Excellus BlueCross BlueShield works to ensure that the development of corporate medical policies occurs through an open, collaborative process. We encourage participating providers to become actively involved in medical policy development. Each month, draft policies are available on our website for review and comment here. Providers now have the capability of attaching supporting documentation related to their comments.

The following updated medical policy has been reviewed and was approved on June 16, 2022, by the Corporate Medical Policy Committee, which includes practitioners from all Health Plan regions. 

Corporate Medical Policy 7.01.35 – Bioengineered Tissue Products for Wound Treatment and Surgical Interventions has been updated to be consistent with Food and Drug Administration (FDA) recommendations regarding the patient-provider informed decision making and prompt reporting of adverse effects associated with the use of acellular dermal matrix products in implant-based breast reconstruction.  This updated policy will be effective October 15, 2022. The policy applies to all lines of business, and to the services of all practitioners and facilities.

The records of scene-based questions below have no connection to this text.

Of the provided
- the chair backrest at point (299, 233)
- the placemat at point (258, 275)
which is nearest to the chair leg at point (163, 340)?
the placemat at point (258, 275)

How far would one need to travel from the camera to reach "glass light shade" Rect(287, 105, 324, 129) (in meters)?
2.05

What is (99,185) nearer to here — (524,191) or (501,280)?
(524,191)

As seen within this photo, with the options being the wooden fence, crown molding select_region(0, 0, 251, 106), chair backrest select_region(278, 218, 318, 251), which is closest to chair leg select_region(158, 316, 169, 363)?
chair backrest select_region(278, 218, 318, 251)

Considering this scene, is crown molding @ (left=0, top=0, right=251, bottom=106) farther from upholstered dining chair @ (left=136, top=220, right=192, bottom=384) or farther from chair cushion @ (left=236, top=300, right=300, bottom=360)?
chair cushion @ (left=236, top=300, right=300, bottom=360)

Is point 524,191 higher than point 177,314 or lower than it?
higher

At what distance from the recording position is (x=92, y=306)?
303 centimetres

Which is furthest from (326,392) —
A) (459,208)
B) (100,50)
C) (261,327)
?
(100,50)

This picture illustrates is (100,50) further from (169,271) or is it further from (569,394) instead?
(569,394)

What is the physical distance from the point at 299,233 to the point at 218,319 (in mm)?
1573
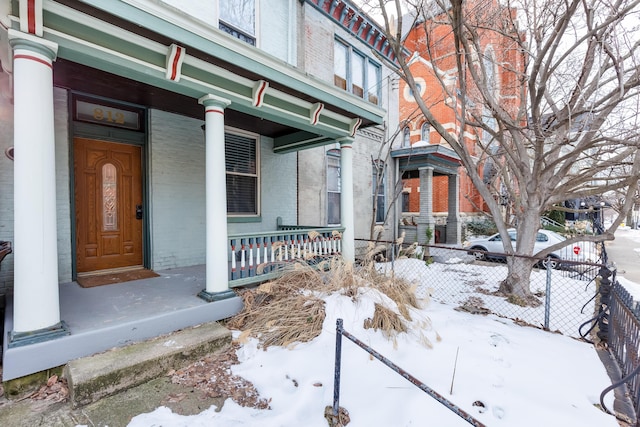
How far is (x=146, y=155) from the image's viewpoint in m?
5.14

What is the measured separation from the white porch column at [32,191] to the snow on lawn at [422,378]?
1292 mm

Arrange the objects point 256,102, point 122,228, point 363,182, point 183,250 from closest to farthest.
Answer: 1. point 256,102
2. point 122,228
3. point 183,250
4. point 363,182

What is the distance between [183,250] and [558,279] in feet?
29.7

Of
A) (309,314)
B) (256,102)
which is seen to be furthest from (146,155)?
(309,314)

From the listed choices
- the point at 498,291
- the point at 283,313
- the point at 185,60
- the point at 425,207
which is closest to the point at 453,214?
the point at 425,207

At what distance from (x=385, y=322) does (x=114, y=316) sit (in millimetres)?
2954

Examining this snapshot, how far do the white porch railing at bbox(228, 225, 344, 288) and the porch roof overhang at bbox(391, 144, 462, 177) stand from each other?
494 cm

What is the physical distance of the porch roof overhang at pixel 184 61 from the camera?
9.15 ft

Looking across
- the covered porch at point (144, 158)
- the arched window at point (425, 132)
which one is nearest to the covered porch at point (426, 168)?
the covered porch at point (144, 158)

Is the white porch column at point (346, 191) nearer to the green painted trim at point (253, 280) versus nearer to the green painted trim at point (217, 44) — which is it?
the green painted trim at point (217, 44)

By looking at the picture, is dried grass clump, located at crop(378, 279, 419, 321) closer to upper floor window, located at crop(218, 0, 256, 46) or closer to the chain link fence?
the chain link fence

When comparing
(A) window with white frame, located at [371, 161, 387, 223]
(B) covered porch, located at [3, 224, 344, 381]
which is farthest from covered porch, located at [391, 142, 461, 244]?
(B) covered porch, located at [3, 224, 344, 381]

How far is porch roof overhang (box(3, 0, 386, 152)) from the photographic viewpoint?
2.79 m

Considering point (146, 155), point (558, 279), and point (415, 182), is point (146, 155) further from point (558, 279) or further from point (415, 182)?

The Bioengineered Tissue Products for Wound Treatment and Surgical Interventions policy provides updates to the criteria for the following indications:

Breast Reconstruction

The rationale section of the medical policy provides information related to the Health Plan’s change in coverage criteria based on the FDA’s issued statement in 2021.

These services are subject to audit and policy updates at the Health Plan’s discretion. Access the individual policies here.

If you have any questions regarding this policy, please contact your Provider Relations representative.

Thank you for the quality of care and service that you provide to our members.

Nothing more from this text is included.